— start RECORDS FOR THE TASK —
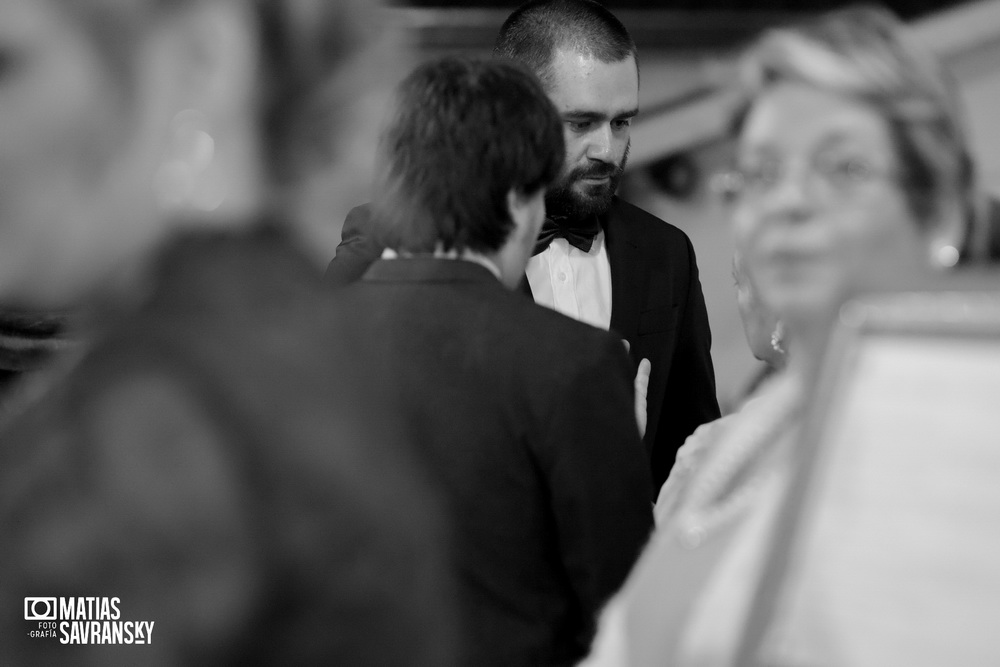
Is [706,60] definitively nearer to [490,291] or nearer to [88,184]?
[490,291]

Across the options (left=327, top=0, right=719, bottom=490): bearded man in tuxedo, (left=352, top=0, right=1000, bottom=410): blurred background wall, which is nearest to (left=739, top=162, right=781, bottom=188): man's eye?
(left=327, top=0, right=719, bottom=490): bearded man in tuxedo

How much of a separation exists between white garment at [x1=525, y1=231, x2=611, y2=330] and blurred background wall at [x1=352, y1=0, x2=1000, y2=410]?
2.36m

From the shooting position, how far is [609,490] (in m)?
1.32

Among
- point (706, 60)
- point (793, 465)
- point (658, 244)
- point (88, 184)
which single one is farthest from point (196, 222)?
point (706, 60)

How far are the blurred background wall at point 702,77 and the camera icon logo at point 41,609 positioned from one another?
401 cm

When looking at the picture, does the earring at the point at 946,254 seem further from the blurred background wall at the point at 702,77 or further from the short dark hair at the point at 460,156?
the blurred background wall at the point at 702,77

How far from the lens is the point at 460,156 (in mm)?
1438

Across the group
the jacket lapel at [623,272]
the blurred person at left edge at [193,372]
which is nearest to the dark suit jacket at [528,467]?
the blurred person at left edge at [193,372]

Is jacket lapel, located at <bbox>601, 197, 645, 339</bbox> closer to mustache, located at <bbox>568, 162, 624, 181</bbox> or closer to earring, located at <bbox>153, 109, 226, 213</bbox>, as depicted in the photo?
mustache, located at <bbox>568, 162, 624, 181</bbox>

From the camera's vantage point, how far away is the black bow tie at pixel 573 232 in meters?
2.19

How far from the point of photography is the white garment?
225 cm

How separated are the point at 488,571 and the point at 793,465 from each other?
0.65 m

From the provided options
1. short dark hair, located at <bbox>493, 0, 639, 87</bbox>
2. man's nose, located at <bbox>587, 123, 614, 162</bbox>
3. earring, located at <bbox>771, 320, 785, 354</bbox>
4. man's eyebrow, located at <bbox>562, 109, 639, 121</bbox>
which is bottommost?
earring, located at <bbox>771, 320, 785, 354</bbox>

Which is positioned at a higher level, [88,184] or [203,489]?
[88,184]
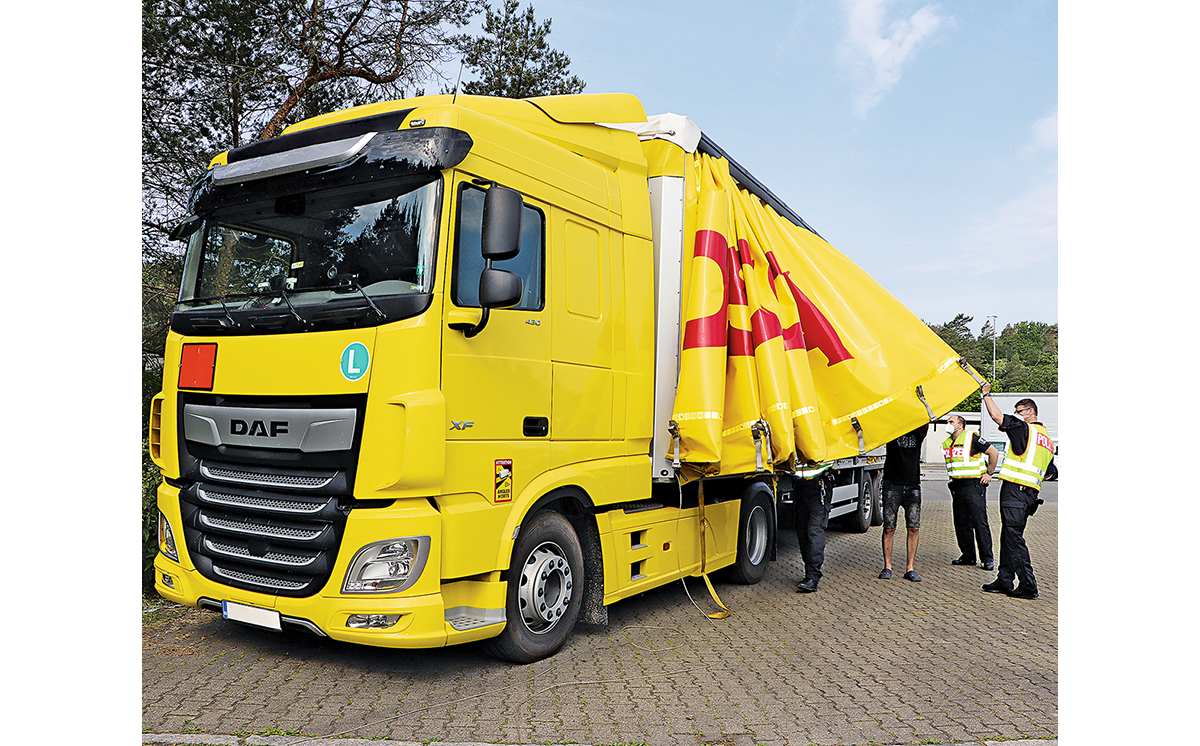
— end RECORDS FOR THE TASK —
Write out every line of the data above as a JSON list of strings, one string per line, skipping blank lines and the picture lines.

[
  "Is [706,60] definitively nearer to [490,291] or nearer to [88,184]?",
  "[490,291]",
  "Across the options (left=327, top=0, right=719, bottom=490): bearded man in tuxedo, (left=352, top=0, right=1000, bottom=410): blurred background wall, which is nearest to (left=739, top=162, right=781, bottom=188): man's eye?",
  "(left=327, top=0, right=719, bottom=490): bearded man in tuxedo",
  "How much of a separation exists between white garment at [x1=525, y1=231, x2=611, y2=330] and blurred background wall at [x1=352, y1=0, x2=1000, y2=410]?",
  "2.36m",
  "From the shooting position, how far is [609,490] (in m)?",
  "1.32",
  "Among",
  "- point (706, 60)",
  "- point (793, 465)",
  "- point (658, 244)",
  "- point (88, 184)",
  "which single one is farthest from point (196, 222)?",
  "point (706, 60)",
  "How far are the blurred background wall at point 702,77 and the camera icon logo at point 41,609 positioned from one another?",
  "401 cm",
  "When looking at the picture, does the earring at the point at 946,254 seem further from the blurred background wall at the point at 702,77 or further from the short dark hair at the point at 460,156?",
  "the blurred background wall at the point at 702,77",
  "How far from the lens is the point at 460,156 (in mm)?",
  "1438",
  "Across the group",
  "the jacket lapel at [623,272]",
  "the blurred person at left edge at [193,372]",
  "which is nearest to the dark suit jacket at [528,467]?",
  "the blurred person at left edge at [193,372]",
  "Is jacket lapel, located at <bbox>601, 197, 645, 339</bbox> closer to mustache, located at <bbox>568, 162, 624, 181</bbox> or closer to earring, located at <bbox>153, 109, 226, 213</bbox>, as depicted in the photo?",
  "mustache, located at <bbox>568, 162, 624, 181</bbox>",
  "From the camera's vantage point, how far away is the black bow tie at pixel 573 232 in meters?",
  "2.19",
  "How far from the point of photography is the white garment?",
  "225 cm",
  "How separated are the point at 488,571 and the point at 793,465 from each other?",
  "0.65 m",
  "From the provided options",
  "1. short dark hair, located at <bbox>493, 0, 639, 87</bbox>",
  "2. man's nose, located at <bbox>587, 123, 614, 162</bbox>",
  "3. earring, located at <bbox>771, 320, 785, 354</bbox>",
  "4. man's eyebrow, located at <bbox>562, 109, 639, 121</bbox>",
  "which is bottommost?",
  "earring, located at <bbox>771, 320, 785, 354</bbox>",
  "Which is positioned at a higher level, [88,184] or [203,489]?",
  "[88,184]"
]